When PR and biz journalism collide
Kleman writes, “Lately, though, it’s as if some PR folks don’t understand that the job of a reporter is different from that of a publicist. (The confusion could be coming from their lawyer bosses, some of whom can be a tad controlling, I know—but still.) Here’s a cheat sheet so they’ll know exactly where The American Lawyer stands:
“We don’t let anyone see stories before they’re published, and PR staff doesn’t get to ‘approve’ the quotes we plan to use. (To fact-check pieces, reporters will sometimes review with a subject the gist of his or her comments. And occasionally, for very complicated pieces, I encourage reporters to read word-for-word specific passages to experts to make sure we got the details right.) I can’t tell whether we get this request so often because certain people are just testing our reporters, or because this is how other publications actually operate. We don’t do that here.

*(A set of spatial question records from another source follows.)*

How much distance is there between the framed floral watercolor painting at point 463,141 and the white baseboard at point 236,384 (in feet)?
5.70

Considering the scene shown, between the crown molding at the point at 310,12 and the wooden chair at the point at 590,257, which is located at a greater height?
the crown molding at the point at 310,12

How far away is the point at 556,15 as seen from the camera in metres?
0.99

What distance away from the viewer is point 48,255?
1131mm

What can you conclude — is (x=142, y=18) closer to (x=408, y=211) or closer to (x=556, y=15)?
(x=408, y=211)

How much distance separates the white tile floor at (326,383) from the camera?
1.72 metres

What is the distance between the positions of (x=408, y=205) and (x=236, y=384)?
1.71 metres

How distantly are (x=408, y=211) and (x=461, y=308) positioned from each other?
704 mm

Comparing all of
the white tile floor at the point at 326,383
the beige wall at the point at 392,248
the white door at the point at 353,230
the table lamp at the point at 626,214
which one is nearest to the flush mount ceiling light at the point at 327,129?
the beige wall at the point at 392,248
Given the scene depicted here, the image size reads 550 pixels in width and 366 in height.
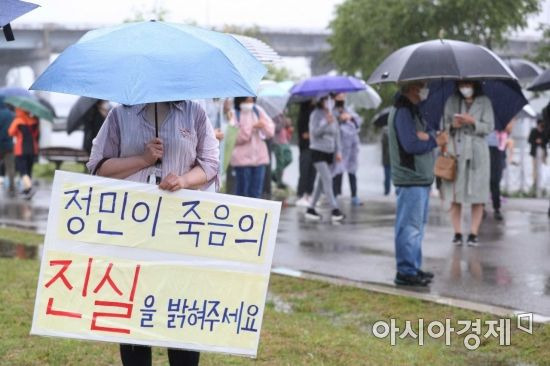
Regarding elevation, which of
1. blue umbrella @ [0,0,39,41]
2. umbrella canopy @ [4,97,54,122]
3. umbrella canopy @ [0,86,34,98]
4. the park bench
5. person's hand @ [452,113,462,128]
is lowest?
the park bench

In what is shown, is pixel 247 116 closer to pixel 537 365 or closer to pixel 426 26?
pixel 537 365

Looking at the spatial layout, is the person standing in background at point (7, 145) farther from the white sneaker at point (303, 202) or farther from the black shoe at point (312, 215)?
the black shoe at point (312, 215)

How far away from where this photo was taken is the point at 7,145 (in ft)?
64.3

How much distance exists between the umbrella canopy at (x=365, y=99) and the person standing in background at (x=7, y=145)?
6.67 meters

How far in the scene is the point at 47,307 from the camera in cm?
481

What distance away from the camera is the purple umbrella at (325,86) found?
50.1ft

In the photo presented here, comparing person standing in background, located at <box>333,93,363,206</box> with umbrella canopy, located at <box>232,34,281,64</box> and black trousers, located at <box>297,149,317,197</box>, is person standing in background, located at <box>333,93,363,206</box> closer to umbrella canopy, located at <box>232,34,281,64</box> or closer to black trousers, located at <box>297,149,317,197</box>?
black trousers, located at <box>297,149,317,197</box>

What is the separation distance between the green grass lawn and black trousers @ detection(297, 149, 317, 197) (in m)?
7.80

“If we make a mistake, we’ll promptly fix it. Please let us know if that’s the unfortunate case. But if we didn’t make a mistake, we’re not going to change a published piece so you like it better. Incredibly, we got a call this month from a PR specialist who asked that a quote be stricken from the online version of a story that had appeared in print. It was accurate, just not to the firm’s liking.
“News judgment is our call. Sometimes, we’ve gotten requests to kill a story when a PR person thinks an article is heading the wrong way. This doesn’t work.”